## Page text
────────────────

SQL Inner Join based on MAX of timestamp - sql

Amended Once
Amended Twice: The headers of the remaining 9 tables except for reports are always called "what".
I have about 10 tables with the following structure:
reports (165k rows)
+-----------+-----------+
| identifier| category |
+-----------+-----------+
| 1 | fixed |
| 2 | wontfix |
| 3 | fixed |
| 4 | invalid |
| 5 | later |
| 6 | wontfix |
| 7 | duplicate |
| 8 | later |
| 9 | wontfix |
+-----------+-----------+
status (300k rows, all identifiers from reports come up at least once)
+-----------+-----------+----------+
| identifier| time | what |
+-----------+-----------+----------+
| 1 | 12 | RESOLVED |
| 1 | 9 | NEW |
| 2 | 7 | ASSIGNED |
| 3 | 10 | RESOLVED |
| 5 | 4 | REOPEN |
| 7 | 9 | ASSIGNED |
| 4 | 9 | ASSIGNED |
| 7 | 11 | RESOLVED |
| 8 | 3 | NEW |
| 4 | 3 | NEW |
| 7 | 6 | NEW |
+-----------+-----------+----------+
priority (300k rows, all identifiers from reports come up at least once)
+-----------+-----------+----------+
| identifier| time | what |
+-----------+-----------+----------+
| 3 | 12 | LOW |
| 1 | 9 | LOW |
| 9 | 2 | HIGH |
| 8 | 7 | HIGH |
| 3 | 10 | HIGH |
| 5 | 4 | MEDIUM |
| 4 | 9 | MEDIUM |
| 4 | 3 | LOW |
| 7 | 9 | LOW |
| 7 | 11 | HIGH |
| 8 | 3 | LOW |
| 6 | 12 | MEDIUM |
| 7 | 6 | LOW |
| 6 | 9 | HIGH |
| 2 | 6 | HIGH |
| 2 | 1 | LOW |
+-----------+-----------+----------+
What I need is:
reportsfinal (165k rows)
+-----------+-----------+--------------+------------+
| identifier| category | what11 | what22 |
+-----------+-----------+--------------+------------+
| 1 | fixed | RESOLVED | LOW |
| 2 | wontfix | ASSIGNED | HIGH |
| 3 | fixed | RESOLVED | LOW |
| 4 | invalid | ASSIGNED | MEDIUM |
| 5 | later | REOPEN | MEDIUM |
| 6 | wontfix | | MEDIUM |
| 7 | duplicate | RESOLVED | HIGH |
| 8 | later | NEW | HIGH |
| 9 | wontifx | | HIGH |
+-----------+-----------+--------------+------------+
That is, reports (after query = reportsfinal) serves as the basis table and I have to add one or two columns from 9 other tables. The identifier is the key, but in some tables, the identifier comes up multiple times. In these cases I want to use the entry with the highest time only.
I tried several queries, but none of them worked. If possible, I want to run one query to get different columns from the 9 other tables with this approach.
What I tried based on the answer below:
select T.identifier,
T.category,
t.what AS what11,
t.what AS what22 from (
select R.identifier,
R.category,
COALESCE(S.what,'NA')what,
COALESCE(P.what,'NA')what,
ROW_NUMBER()OVER(partition by R.identifier,R.category ORDER by (select null))RN
from reports R
LEFT JOIN bugstatus S
ON S.identifier = R.identifier
LEFT JOIN priority P
ON P.identifier = s.identifier
GROUP BY R.identifier,R.category,S.what,P.what)T
Where T.RN = 1
ORDER BY T.identifier;
This gives the error:
Error: near "(": syntax error.

────────────────

## Given data
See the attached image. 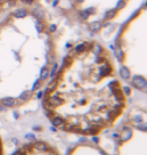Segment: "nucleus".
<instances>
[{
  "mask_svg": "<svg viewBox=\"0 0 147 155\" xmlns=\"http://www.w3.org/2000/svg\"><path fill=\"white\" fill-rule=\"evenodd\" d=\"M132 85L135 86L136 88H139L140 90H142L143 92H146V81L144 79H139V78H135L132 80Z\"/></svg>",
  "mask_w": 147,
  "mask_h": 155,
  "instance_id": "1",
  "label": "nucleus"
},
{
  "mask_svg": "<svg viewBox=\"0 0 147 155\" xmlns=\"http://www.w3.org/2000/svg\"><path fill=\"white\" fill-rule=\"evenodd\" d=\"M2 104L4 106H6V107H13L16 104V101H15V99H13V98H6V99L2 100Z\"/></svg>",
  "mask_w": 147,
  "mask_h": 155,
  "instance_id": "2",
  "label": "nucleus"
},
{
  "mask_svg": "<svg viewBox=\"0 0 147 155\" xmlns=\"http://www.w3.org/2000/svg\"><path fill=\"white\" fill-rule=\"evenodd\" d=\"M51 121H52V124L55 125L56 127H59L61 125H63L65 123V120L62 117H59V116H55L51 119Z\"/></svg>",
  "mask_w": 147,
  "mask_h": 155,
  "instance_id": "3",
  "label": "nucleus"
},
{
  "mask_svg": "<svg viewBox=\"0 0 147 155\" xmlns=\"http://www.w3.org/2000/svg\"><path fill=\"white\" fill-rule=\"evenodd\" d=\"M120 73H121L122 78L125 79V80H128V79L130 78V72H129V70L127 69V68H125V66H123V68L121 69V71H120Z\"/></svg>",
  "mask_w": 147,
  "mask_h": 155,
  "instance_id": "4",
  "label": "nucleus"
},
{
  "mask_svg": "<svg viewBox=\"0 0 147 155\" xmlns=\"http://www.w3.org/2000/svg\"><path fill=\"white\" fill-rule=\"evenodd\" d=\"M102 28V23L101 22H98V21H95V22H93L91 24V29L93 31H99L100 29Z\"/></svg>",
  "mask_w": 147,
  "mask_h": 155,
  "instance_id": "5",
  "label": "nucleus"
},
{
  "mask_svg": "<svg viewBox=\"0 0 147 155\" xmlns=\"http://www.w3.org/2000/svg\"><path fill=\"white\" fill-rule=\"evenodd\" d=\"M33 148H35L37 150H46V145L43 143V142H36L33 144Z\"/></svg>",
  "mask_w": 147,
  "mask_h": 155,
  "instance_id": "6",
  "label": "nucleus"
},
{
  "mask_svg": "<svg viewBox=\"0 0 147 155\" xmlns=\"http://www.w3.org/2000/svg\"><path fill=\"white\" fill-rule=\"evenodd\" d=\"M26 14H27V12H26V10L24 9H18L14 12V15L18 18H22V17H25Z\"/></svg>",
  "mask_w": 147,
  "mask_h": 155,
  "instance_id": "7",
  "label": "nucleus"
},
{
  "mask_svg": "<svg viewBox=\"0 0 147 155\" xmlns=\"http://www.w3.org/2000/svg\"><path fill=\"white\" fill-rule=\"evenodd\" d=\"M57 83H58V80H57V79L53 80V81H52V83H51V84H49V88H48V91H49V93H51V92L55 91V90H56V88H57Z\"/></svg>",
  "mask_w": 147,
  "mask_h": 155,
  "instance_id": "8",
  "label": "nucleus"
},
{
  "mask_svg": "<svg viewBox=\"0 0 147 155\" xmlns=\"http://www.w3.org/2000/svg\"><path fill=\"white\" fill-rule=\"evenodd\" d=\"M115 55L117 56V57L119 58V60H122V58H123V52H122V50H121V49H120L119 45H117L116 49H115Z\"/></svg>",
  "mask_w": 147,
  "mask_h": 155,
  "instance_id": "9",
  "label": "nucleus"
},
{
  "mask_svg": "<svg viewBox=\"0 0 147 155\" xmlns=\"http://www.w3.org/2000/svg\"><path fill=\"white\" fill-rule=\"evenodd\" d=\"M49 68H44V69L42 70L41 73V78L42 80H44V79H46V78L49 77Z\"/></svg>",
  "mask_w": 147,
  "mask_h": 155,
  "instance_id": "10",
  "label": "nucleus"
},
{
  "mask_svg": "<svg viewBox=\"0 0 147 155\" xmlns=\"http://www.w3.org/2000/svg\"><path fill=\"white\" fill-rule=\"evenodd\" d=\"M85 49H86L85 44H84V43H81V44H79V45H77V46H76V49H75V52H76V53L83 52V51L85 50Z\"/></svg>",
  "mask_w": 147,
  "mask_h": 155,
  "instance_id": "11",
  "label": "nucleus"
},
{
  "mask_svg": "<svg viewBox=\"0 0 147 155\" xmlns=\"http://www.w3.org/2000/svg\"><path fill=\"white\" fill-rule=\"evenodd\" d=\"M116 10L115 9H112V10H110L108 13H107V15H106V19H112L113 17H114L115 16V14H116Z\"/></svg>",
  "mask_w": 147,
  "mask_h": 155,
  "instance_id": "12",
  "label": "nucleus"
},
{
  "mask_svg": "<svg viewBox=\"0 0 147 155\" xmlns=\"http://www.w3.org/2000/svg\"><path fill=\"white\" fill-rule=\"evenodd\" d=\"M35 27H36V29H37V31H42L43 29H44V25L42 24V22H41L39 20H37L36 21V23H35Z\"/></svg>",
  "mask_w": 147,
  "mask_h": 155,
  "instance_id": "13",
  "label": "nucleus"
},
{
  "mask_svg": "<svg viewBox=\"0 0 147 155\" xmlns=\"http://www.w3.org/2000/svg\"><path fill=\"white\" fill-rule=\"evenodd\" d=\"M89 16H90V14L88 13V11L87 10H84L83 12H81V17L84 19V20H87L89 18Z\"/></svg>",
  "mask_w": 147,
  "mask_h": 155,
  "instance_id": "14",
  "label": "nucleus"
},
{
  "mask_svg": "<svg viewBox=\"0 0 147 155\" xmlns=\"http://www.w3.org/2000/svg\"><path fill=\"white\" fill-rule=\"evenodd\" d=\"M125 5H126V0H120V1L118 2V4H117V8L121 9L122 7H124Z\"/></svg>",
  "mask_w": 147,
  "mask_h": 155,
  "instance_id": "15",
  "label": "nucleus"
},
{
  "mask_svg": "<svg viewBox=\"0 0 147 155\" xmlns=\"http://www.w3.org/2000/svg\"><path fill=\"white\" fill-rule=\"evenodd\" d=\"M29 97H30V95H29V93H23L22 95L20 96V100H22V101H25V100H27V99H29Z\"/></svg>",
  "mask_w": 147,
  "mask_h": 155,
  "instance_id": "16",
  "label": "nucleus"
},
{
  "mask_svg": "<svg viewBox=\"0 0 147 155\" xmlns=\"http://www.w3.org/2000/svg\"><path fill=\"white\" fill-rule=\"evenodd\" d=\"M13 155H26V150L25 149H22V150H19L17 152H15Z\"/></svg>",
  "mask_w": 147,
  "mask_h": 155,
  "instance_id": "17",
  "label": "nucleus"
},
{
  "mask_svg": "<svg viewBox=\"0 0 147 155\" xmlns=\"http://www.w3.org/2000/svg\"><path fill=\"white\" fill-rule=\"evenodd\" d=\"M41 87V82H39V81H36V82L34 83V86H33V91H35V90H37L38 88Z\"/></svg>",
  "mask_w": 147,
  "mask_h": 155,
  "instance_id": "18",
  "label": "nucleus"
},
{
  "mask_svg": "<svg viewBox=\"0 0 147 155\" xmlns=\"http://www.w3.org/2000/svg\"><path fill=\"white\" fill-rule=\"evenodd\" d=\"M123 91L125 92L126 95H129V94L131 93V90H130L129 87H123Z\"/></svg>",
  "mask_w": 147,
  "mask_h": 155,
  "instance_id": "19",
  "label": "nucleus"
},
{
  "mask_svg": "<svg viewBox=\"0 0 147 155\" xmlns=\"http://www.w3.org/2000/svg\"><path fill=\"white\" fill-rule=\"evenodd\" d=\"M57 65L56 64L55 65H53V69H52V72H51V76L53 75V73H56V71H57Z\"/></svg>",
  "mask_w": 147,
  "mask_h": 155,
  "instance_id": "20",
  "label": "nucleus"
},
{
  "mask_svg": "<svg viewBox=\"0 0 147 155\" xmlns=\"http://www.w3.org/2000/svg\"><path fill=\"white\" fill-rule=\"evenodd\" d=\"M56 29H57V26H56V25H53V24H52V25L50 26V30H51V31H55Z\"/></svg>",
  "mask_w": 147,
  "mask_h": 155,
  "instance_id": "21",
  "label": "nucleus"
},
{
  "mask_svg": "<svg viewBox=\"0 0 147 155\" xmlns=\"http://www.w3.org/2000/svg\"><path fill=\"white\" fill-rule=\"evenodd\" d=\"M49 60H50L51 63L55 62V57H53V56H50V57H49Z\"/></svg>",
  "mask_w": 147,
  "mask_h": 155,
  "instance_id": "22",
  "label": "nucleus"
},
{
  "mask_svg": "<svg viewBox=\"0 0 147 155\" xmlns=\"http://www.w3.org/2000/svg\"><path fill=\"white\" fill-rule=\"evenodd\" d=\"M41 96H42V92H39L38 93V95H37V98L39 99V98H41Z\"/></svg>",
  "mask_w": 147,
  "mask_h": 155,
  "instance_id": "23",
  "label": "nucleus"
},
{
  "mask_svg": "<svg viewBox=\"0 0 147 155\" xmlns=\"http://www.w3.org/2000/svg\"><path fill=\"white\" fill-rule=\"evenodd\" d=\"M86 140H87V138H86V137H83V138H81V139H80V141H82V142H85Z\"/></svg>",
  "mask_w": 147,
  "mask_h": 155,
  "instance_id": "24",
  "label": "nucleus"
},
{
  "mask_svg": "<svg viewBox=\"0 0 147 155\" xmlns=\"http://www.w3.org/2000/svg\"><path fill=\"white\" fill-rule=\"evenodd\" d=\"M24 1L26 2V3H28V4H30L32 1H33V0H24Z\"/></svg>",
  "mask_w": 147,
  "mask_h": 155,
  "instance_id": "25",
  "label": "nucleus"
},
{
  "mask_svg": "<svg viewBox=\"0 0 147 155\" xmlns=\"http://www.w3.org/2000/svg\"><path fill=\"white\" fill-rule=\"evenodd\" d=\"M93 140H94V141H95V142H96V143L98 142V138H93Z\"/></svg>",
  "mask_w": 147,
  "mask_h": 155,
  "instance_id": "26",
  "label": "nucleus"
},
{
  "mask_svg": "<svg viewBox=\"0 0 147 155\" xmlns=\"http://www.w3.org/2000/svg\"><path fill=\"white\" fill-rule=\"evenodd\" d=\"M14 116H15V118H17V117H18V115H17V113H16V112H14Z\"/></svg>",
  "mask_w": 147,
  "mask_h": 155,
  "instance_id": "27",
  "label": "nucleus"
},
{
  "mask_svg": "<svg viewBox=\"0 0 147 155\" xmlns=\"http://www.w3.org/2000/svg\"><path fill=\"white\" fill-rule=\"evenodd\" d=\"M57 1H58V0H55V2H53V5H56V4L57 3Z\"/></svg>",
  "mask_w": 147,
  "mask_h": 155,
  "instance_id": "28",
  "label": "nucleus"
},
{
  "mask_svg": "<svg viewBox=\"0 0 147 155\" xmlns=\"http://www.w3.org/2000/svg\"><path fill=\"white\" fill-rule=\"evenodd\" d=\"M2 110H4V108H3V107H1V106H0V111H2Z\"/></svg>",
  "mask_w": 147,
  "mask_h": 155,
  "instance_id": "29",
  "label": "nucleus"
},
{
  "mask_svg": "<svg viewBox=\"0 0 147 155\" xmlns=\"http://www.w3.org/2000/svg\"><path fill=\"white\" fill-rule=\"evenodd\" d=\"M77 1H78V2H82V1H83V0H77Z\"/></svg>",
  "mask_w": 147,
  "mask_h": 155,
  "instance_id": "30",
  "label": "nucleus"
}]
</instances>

────────────────

## Your tasks
**a)** Answer these from the SQL join thread:
(i) How many rows does the reports table have?
(ii) What is the header always called in the remaining 9 tables other than reports?
(iii) What error did the attempted query return?
**b)** According to the SQL join thread, why should only one entry per identifier be taken from some of the 9 other tables? Answer in one to three sentences.
**c)** Carry on the SQL join thread from the point where it stops.

## Task results
**a)**
(i) About 165k rows.
(ii) "what".
(iii) Error: near "(": syntax error.

**b)** In some of the tables, the identifier comes up multiple times. In those cases, the poster wants to use only the entry with the highest time.

**c)**
Basically you need a correlated subqueries in the select list.
From the hip, something like:
Select a.Identifier
,a.Category
,(select process
from status where status.identifier = a.Identifer order by time desc limit 1) Process
,(select prio
from priority where priorty.identifier = a.Identifer order by time desc limit 1) prio
From Reports a

For each associated table just use a predicate based on a subquery to identify the specific timestamp...
Single letter tokens r, s, and p are defined aliases for tables reports, status and priority respectively
Select r.Identifier, r.category,
coalesce(s.what, 'NA') status,
coalesce(p.what, 'NA') priority
From reports r
left join status s
on s.identifier = r.identifier
and s.time =
(Select max(time) from status
where identifier = r.identifier)
left join priority p
on p.identifier = r.identifier
and p.time =
(Select max(time) from priority
where identifier = r.identifier);
QUESTION: Why did you rename the columns from Status, and priority to What?? You might as well name then something or data, or information. At least the original names (status and prio) communicated something.. The word What is meaningless.
NOTE. I reversed (undid) the edit for the aliases of what11 and what12, as these names are e meaningless.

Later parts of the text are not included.